• WHAT IS BEING ASKED
Render every line of the items below as a JSON list of strings, with one string per line and blank lines omitted.

- - - - -

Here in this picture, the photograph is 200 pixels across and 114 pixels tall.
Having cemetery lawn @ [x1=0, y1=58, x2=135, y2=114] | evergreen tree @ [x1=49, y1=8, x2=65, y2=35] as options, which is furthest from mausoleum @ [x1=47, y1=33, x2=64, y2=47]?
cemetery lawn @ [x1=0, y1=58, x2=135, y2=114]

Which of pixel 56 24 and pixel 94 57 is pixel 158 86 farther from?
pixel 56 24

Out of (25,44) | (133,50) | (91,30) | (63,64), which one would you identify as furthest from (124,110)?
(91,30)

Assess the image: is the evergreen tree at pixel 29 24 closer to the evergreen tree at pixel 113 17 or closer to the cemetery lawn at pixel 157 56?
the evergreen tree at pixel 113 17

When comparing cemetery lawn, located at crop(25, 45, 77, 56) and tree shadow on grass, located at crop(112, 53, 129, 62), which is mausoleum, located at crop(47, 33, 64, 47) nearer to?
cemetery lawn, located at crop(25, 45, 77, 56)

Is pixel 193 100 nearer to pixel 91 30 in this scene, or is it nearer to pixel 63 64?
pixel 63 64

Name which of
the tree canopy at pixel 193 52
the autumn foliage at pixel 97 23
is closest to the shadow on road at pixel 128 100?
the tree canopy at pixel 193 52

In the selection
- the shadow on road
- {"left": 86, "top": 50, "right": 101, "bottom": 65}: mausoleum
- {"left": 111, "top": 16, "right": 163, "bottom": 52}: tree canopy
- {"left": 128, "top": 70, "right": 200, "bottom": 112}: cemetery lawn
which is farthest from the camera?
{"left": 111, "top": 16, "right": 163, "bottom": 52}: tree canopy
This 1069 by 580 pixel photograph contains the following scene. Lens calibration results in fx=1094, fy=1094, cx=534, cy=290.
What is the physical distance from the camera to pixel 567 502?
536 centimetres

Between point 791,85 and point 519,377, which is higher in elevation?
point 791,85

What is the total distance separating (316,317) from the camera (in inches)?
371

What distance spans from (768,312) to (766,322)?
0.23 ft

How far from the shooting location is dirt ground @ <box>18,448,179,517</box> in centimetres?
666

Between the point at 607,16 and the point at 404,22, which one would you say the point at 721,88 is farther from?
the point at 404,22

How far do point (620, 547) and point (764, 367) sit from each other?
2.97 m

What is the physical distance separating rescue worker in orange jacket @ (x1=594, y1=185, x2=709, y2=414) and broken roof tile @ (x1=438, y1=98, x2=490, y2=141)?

- - - - -

• RESULT OF THE EXERCISE
[
  "Here in this picture, the photograph is 200 pixels across and 114 pixels tall.",
  "Having cemetery lawn @ [x1=0, y1=58, x2=135, y2=114] | evergreen tree @ [x1=49, y1=8, x2=65, y2=35] as options, which is furthest from mausoleum @ [x1=47, y1=33, x2=64, y2=47]?",
  "cemetery lawn @ [x1=0, y1=58, x2=135, y2=114]",
  "Which of pixel 56 24 and pixel 94 57 is pixel 158 86 farther from?",
  "pixel 56 24",
  "Out of (25,44) | (133,50) | (91,30) | (63,64), which one would you identify as furthest from (124,110)?",
  "(91,30)",
  "Assess the image: is the evergreen tree at pixel 29 24 closer to the evergreen tree at pixel 113 17 or closer to the cemetery lawn at pixel 157 56?",
  "the evergreen tree at pixel 113 17",
  "When comparing cemetery lawn, located at crop(25, 45, 77, 56) and tree shadow on grass, located at crop(112, 53, 129, 62), which is mausoleum, located at crop(47, 33, 64, 47) nearer to?",
  "cemetery lawn, located at crop(25, 45, 77, 56)",
  "Is pixel 193 100 nearer to pixel 91 30 in this scene, or is it nearer to pixel 63 64?",
  "pixel 63 64",
  "Name which of",
  "the tree canopy at pixel 193 52",
  "the autumn foliage at pixel 97 23",
  "is closest to the shadow on road at pixel 128 100?",
  "the tree canopy at pixel 193 52",
  "In the selection",
  "- the shadow on road",
  "- {\"left\": 86, \"top\": 50, \"right\": 101, \"bottom\": 65}: mausoleum",
  "- {\"left\": 111, \"top\": 16, \"right\": 163, \"bottom\": 52}: tree canopy",
  "- {\"left\": 128, \"top\": 70, \"right\": 200, \"bottom\": 112}: cemetery lawn",
  "which is farthest from the camera?",
  "{\"left\": 111, \"top\": 16, \"right\": 163, \"bottom\": 52}: tree canopy",
  "This 1069 by 580 pixel photograph contains the following scene. Lens calibration results in fx=1094, fy=1094, cx=534, cy=290.",
  "What is the physical distance from the camera to pixel 567 502?",
  "536 centimetres",
  "Between point 791,85 and point 519,377, which is higher in elevation?",
  "point 791,85",
  "What is the total distance separating (316,317) from the camera (in inches)?",
  "371",
  "What distance spans from (768,312) to (766,322)?",
  "0.23 ft",
  "How far from the shooting location is dirt ground @ <box>18,448,179,517</box> in centimetres?",
  "666",
  "Between the point at 607,16 and the point at 404,22, which one would you say the point at 721,88 is farther from?",
  "the point at 404,22",
  "How far do point (620, 547) and point (764, 367) sit from each other?",
  "2.97 m",
  "What is the physical distance separating rescue worker in orange jacket @ (x1=594, y1=185, x2=709, y2=414) and broken roof tile @ (x1=438, y1=98, x2=490, y2=141)?"
]